## REQUIREMENTS
Rewrite the items from the line containing "Do the woman's" through the end of the items, substituting "spacing" for every "separation" and leaving all else unchanged. Give only those lines.

** START OF DATA TO PROCESS **

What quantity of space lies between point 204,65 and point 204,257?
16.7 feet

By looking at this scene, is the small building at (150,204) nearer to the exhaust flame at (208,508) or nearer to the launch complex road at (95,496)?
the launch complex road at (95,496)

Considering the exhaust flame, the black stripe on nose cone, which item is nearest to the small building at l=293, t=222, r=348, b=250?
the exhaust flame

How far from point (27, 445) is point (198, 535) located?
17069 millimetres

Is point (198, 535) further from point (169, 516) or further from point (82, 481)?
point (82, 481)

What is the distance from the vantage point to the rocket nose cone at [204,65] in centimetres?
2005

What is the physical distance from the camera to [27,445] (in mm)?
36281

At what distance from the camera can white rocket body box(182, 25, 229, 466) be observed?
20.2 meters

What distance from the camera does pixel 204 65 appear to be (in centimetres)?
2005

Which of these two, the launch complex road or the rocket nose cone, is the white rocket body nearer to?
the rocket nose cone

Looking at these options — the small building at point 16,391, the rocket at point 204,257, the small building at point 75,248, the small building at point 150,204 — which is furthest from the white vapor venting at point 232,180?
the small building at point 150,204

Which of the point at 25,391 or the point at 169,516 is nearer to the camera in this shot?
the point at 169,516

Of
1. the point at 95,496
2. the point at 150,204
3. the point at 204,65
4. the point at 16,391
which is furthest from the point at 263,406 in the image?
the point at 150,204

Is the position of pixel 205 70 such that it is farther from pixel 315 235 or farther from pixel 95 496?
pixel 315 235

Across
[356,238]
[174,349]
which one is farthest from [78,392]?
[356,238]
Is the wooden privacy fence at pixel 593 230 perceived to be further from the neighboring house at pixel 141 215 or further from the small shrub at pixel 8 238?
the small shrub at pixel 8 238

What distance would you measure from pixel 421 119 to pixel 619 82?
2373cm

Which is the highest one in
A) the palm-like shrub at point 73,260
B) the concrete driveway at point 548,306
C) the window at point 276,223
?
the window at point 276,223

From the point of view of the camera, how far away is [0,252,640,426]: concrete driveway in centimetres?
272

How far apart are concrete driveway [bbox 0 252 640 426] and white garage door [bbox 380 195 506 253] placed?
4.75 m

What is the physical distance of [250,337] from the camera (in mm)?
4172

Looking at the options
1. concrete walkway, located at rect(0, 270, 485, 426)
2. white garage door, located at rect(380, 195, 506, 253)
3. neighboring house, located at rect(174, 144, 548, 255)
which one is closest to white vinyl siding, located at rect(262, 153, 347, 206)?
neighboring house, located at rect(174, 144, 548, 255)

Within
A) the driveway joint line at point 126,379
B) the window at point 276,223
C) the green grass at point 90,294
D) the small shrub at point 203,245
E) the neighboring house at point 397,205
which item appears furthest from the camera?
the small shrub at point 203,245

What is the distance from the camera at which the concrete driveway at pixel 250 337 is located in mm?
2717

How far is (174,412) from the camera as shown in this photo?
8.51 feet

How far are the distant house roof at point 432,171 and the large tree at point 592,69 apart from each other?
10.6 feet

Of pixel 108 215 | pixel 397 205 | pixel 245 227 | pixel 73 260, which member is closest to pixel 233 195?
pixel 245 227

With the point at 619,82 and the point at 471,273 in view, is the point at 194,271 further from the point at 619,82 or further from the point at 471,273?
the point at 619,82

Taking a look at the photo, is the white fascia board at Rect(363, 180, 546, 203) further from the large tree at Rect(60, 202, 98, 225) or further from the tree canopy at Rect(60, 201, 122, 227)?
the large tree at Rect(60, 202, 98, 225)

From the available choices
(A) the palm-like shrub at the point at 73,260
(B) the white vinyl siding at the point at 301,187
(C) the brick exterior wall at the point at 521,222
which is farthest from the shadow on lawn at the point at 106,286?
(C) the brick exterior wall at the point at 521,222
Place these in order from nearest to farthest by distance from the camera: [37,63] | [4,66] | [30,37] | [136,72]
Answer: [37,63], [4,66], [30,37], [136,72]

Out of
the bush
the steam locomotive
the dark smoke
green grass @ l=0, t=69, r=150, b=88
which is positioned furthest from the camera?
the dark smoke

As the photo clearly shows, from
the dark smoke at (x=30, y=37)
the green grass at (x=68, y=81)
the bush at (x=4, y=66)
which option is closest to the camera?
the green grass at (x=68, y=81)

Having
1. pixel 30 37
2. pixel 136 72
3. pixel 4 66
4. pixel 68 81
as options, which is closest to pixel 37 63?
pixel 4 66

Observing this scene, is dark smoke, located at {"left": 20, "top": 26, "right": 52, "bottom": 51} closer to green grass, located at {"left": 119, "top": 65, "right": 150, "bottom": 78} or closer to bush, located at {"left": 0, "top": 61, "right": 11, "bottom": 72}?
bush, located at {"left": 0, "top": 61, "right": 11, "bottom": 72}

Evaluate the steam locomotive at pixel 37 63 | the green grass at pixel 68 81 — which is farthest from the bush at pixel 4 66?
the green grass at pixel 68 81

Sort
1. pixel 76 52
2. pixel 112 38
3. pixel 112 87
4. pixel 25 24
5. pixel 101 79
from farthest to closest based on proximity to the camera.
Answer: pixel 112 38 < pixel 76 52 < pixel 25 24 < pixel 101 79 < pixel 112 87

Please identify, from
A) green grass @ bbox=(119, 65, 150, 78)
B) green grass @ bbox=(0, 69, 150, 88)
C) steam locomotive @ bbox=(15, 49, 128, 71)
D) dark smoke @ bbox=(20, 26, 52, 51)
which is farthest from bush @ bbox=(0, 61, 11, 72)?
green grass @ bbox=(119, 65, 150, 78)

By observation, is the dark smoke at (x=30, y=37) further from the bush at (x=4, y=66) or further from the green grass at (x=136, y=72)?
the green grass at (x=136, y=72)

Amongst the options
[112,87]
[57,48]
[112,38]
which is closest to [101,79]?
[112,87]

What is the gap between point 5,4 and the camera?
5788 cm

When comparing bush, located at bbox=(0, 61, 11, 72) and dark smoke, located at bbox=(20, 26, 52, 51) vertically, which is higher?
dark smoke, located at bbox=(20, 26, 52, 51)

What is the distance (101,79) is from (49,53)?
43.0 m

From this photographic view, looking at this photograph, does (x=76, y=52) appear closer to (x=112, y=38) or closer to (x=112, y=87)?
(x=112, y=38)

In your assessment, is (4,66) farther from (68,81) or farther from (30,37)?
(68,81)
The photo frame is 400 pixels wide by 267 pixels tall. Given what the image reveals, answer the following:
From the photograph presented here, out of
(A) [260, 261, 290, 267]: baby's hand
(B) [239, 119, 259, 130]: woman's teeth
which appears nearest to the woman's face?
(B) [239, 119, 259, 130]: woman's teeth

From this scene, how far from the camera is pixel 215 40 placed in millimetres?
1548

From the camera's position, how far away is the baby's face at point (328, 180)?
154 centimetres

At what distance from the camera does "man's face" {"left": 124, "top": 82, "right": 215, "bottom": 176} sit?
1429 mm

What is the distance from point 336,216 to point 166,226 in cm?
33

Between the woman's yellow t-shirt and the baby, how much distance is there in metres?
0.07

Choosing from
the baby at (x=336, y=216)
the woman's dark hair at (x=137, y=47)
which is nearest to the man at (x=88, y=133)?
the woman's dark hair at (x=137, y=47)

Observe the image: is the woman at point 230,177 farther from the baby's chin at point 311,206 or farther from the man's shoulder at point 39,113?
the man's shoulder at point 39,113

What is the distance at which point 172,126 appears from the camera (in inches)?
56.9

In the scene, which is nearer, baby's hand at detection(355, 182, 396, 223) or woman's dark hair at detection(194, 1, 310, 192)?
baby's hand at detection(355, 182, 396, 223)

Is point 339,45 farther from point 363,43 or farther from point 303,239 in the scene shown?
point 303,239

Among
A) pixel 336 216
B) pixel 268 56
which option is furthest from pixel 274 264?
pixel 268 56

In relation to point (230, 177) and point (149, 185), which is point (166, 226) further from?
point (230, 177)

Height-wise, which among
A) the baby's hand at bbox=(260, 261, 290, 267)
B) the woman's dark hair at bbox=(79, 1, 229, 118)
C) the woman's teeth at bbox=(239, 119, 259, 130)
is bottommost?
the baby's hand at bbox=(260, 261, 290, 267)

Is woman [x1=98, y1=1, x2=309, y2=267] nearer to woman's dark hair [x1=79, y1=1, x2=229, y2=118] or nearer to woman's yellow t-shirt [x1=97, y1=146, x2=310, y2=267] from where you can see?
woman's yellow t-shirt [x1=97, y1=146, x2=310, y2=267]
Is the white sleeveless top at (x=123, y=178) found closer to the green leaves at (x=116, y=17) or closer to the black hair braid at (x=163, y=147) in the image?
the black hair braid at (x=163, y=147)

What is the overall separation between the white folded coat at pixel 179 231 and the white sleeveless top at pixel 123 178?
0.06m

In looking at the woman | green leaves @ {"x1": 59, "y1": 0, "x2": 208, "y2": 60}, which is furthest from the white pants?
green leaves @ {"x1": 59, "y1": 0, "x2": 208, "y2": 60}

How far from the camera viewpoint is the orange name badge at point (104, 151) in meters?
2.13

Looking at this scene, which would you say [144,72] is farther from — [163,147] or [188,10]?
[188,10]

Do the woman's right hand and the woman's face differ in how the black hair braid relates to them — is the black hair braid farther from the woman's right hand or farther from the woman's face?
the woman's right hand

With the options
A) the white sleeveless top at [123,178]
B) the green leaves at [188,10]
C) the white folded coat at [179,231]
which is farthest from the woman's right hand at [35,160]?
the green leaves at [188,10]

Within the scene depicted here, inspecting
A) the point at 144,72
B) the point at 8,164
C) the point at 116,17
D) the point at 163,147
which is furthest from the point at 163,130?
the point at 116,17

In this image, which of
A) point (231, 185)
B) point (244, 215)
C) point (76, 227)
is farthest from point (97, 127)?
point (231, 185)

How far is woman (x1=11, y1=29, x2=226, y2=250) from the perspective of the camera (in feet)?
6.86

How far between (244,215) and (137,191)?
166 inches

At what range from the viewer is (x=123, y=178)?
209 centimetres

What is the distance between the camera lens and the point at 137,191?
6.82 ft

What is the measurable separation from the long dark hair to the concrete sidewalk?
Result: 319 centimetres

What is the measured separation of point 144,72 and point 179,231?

** END OF DATA TO PROCESS **

## THE SOLUTION
Do the woman's right hand and the woman's face differ in how the black hair braid relates to them — is the black hair braid farther from the woman's right hand or farther from the woman's face?
the woman's right hand

With the options
A) the white sleeveless top at [123,178]
B) the green leaves at [188,10]
C) the white folded coat at [179,231]
which is farthest from the woman's right hand at [35,160]?
the green leaves at [188,10]

Within the scene depicted here, inspecting
A) the point at 144,72
B) the point at 8,164
C) the point at 116,17
D) the point at 163,147
which is furthest from the point at 163,130?
the point at 116,17

In this image, which of
A) point (231, 185)
B) point (244, 215)
C) point (76, 227)
is farthest from point (97, 127)?
point (231, 185)

How far is woman (x1=11, y1=29, x2=226, y2=250) from the perspective of the camera (in feet)?
6.86

How far between (244,215) and (137,191)?
166 inches

At what range from the viewer is (x=123, y=178)?
209 centimetres

What is the distance between the camera lens and the point at 137,191?
6.82 ft

What is the measurable spacing from the long dark hair to the concrete sidewalk?
Result: 319 centimetres

What is the measured spacing of point 144,72 and point 179,231?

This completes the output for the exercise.